Now with Traffic Manager, it does take a few minutes for Traffic Manager to recognize the failure and for to switch over people to the new standby region. So you may experience a five or ten minute downtime, but hopefully you’re not losing any data because your active region is no longer available. There’s going to be a very low amount of downtime and lost data for that. So you can do your failover from your active region to your standby region, and your standby region just picks up and continues on with the SQL Database. That’s up to date. A cosmos DB. That’s up to date. Eight accept.
2. Data Encryption
So we all know how the important security is this day and age, especially when it comes to data. And so in this section of the course, we’re going to be talking about data protection strategy. One of the first things that comes to mind when we talk about data protection is how we are encrypting the data. And so this is we’re trying to talk about encryption strategy. Now, Microsoft does a pretty good job already with Azure SQL Database and Cosmos is DB in that the data is encrypted on the disk already. So this is what’s called transparent data encryption, or TDE. What that means is that you do an insert statement into an Azure SQL database. You send that data over the wire, I would say unencrypted, even though you’ll do it over an Https connection. But you send that data in plain text over to Azure SQL database, and Azure SQL Database will store that in its data files.

● Complete the following
- A) From the Azure course text, write out the part that opens with the words containing "2. Data Encryption" and closes with "its data files.".
- B) Answer these questions from the Azure course text:
(i) How much downtime might a failover through Traffic Manager cause?
(ii) What name is given to the on-disk encryption that Azure SQL Database and Cosmos DB already apply?
(iii) What kind of connection is the insert data sent over?
- C) Proceed with the Azure course text on data encryption, picking up after its last sentence.
The data below this point has no connection to the Azure course text.

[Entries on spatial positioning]
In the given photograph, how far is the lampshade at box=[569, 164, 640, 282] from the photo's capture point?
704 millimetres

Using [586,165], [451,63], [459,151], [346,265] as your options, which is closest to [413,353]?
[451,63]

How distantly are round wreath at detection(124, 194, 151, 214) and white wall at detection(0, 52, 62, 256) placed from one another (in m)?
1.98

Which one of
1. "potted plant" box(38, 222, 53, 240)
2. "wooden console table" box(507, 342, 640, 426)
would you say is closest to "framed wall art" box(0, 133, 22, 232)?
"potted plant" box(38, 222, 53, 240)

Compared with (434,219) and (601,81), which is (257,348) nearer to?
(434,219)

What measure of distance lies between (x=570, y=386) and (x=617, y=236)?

● Answers for the tasks
- A)
2. Data Encryption
So we all know how the important security is this day and age, especially when it comes to data. And so in this section of the course, we’re going to be talking about data protection strategy. One of the first things that comes to mind when we talk about data protection is how we are encrypting the data. And so this is we’re trying to talk about encryption strategy. Now, Microsoft does a pretty good job already with Azure SQL Database and Cosmos is DB in that the data is encrypted on the disk already. So this is what’s called transparent data encryption, or TDE. What that means is that you do an insert statement into an Azure SQL database. You send that data over the wire, I would say unencrypted, even though you’ll do it over an Https connection. But you send that data in plain text over to Azure SQL database, and Azure SQL Database will store that in its data files.

- B)
(i) Five or ten minutes.
(ii) Transparent data encryption, or TDE.
(iii) An HTTPS connection.

- C)
And those data files are encrypted as they sit on the disk natively. So if someone was ever to grab a copy of that hard drive, you know, find one in a dumpster or take a copy of it, it’s not going to do them much good because all of those files are encrypted. They’re going to need a copy of the decryption key, which they don’t have. Microsoft keeps that decryption key separate. Now, there is a way for you to control the encryption key. So as a higher level of security, you’re going to probably want to set up your SQL databases and Cosmos, DB, and even your storage accounts such that you control the encryption key. You put that key into the Azure key vault, and then that way that key is under your control.
Not even Microsoft can decrypt your files, only you can with your Azure key vault. So that’s data at rest, data in transit. You want to be using Https Always. And so you’re going to want to set a setting to say that we only ever connect to Azure SQL Database, cosmos, DB, and storage accounts using an SSL connection. We will not even allow a non SSL connection. That way, the data traveling between Azure and your own client network, your own application, is going to be encrypted and can’t be intercepted along the way. And so you’ve got your data stored at Rest encrypted using transparent data encryption and anyone who interacts with the data that’s encrypted between Azure and their client.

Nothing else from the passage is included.